▸ Set exercise
Please reproduce, word for word, the part of the passage on juvenile and mature wood that opens with the words containing "In the present" and closes with "pith (Fig. 2).".

▸ Page
----------
Five 40-year-old Pinus taeda trees growing in Tochigi, Japan, were used to evaluate juvenile wood (JW) and mature wood (MW) properties and the bending properties of lumber. The boundary between JW and MW existed from the 14th to the 19th ring from pith in the sample trees. There were obvious differences in wood properties between the JW and MW: the MW had higher values in the latewood percentage and basic density and lower values in the microfibril angle. The microfibril angle and the air-dry density were closely related to the bending properties of the JW lumber and the MW lumber, respectively.
In softwoods, it is known that there is a problem with using the juvenile wood as structural lumber and pulp because it has a lower density, shorter cell length, larger microfibril angle (MFA) of the S2 layer, and poor mechanical properties compared with mature wood (Shiokura 1982, Bendtsen and Senft 1986, Clark and Saucier 1989, Zobel and van Buijtenen 1989). It has been shown that the effects of the wood properties, such as the MFA and wood density, on the strength properties differ between juvenile and mature wood. For example, in Japanese cedar (Cryptomeria japonica), Ishiguri et al. (2009) pointed out that the MFA influenced mainly the bending properties of juvenile wood, whereas the air-dry density (AD) influenced mainly the bending properties of mature wood. Matsumura et al. (2012) examined the influence of the lumber positions (center [near the pith], inner, and outer [near the bark]) in large-diameter Japanese cedar logs on variations in the dynamic modulus of elasticity (DMOE) of the lumber. The results showed that the mean values of the DMOE of the lumber obtained from the center, inner, and outer positions were 4.64, 5.44, and 6.48 GPa, respectively. These differences in the DMOE of the lumber are closely related to the existence of juvenile wood. Therefore, it is important to clarify the differences in the wood and the mechanical properties between juvenile and mature wood.
In the present study, the wood properties and bending properties of lumber were investigated in 40-year-old P. taeda trees planted in Tochigi, Japan. The results obtained were used to clarify the differences in the wood properties and bending properties between juvenile wood and mature wood.
The boundary between the juvenile and mature wood was determined according to the method described by Shiokura (1982), in which a logarithmical formula was obtained as a function of the annual ring number from the pith. The ring number in which the increased ratio of the TL becomes less than 1 percent was regarded as the boundary between juvenile and mature wood (Shiokura 1982). Based on these results, the boundary between juvenile and mature wood in five sample trees existed from the 14th to the 19th annual ring from the pith (Fig. 2).
----------
▸ Recorded data
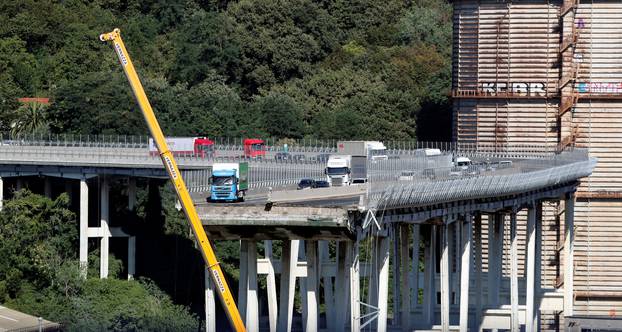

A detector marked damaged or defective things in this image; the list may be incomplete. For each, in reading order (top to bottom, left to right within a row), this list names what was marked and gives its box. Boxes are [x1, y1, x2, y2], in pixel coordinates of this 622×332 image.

rusty metal facade [454, 0, 622, 322]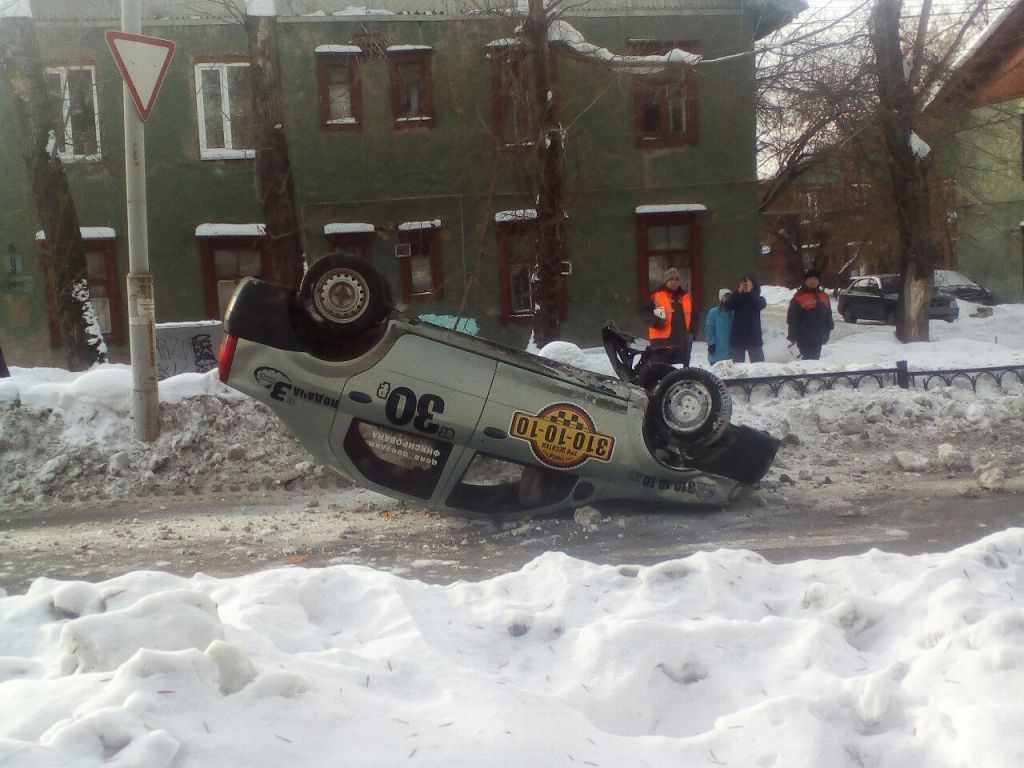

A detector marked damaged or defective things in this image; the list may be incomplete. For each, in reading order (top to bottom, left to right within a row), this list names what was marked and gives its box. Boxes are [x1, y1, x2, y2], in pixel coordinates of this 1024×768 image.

overturned car [216, 256, 774, 520]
----------
▸ Answer
In the present study, the wood properties and bending properties of lumber were investigated in 40-year-old P. taeda trees planted in Tochigi, Japan. The results obtained were used to clarify the differences in the wood properties and bending properties between juvenile wood and mature wood.
The boundary between the juvenile and mature wood was determined according to the method described by Shiokura (1982), in which a logarithmical formula was obtained as a function of the annual ring number from the pith. The ring number in which the increased ratio of the TL becomes less than 1 percent was regarded as the boundary between juvenile and mature wood (Shiokura 1982). Based on these results, the boundary between juvenile and mature wood in five sample trees existed from the 14th to the 19th annual ring from the pith (Fig. 2).